(Rows of spatial question data)
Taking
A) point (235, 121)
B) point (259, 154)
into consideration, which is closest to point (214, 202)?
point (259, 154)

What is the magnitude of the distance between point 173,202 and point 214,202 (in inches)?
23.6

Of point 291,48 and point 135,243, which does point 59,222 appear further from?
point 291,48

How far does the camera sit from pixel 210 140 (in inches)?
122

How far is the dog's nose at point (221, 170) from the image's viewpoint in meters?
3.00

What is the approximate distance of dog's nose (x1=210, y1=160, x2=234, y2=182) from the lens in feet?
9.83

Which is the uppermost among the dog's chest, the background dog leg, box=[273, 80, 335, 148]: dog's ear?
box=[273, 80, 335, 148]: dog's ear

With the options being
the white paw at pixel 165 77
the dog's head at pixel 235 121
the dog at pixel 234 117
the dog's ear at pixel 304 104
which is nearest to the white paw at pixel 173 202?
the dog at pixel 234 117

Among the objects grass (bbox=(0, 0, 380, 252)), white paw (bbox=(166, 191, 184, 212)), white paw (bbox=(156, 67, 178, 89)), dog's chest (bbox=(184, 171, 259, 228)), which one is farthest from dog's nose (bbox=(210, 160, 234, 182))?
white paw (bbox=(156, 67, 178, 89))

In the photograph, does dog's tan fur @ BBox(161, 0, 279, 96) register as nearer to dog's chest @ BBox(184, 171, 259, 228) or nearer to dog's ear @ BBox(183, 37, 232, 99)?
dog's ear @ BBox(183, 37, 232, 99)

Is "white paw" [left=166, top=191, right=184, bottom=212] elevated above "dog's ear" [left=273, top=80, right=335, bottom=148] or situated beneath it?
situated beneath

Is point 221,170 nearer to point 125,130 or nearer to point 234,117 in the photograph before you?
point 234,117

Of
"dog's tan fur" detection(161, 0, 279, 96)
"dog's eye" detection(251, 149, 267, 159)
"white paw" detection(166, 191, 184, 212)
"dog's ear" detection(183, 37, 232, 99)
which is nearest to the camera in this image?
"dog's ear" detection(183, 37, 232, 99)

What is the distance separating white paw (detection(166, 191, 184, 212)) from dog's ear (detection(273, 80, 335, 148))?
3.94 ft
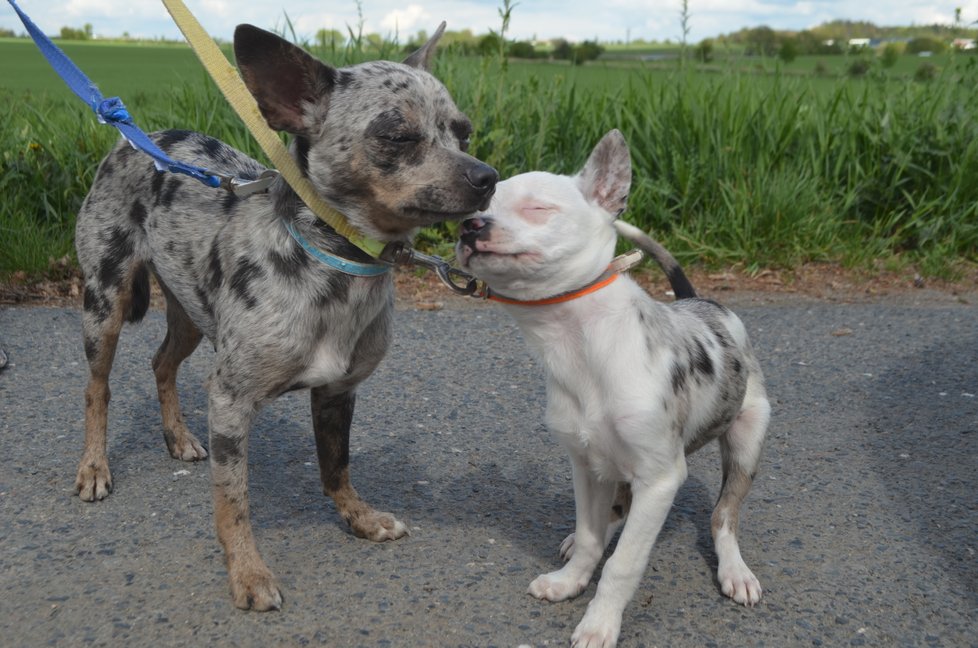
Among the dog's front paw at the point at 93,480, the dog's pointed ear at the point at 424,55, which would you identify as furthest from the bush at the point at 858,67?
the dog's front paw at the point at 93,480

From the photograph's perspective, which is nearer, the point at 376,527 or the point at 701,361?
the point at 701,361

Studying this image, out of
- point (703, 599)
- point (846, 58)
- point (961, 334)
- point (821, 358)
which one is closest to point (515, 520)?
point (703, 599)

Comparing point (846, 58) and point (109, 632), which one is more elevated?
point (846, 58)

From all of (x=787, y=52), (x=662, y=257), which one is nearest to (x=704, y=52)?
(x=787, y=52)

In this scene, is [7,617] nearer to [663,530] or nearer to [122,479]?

- **Written problem**: Reproduce the material above verbatim, from the line containing "Studying this image, out of" through the end of the material, with both of those lines included.

- **Task answer**:
Studying this image, out of
- point (703, 599)
- point (846, 58)
- point (961, 334)
- point (821, 358)
which one is closest to point (515, 520)?
point (703, 599)

Comparing point (846, 58) and point (109, 632), which one is more elevated?
point (846, 58)

From all of (x=787, y=52), (x=662, y=257), which one is nearest to (x=704, y=52)?
(x=787, y=52)

In this scene, is [7,617] nearer to [663,530] or nearer to [122,479]?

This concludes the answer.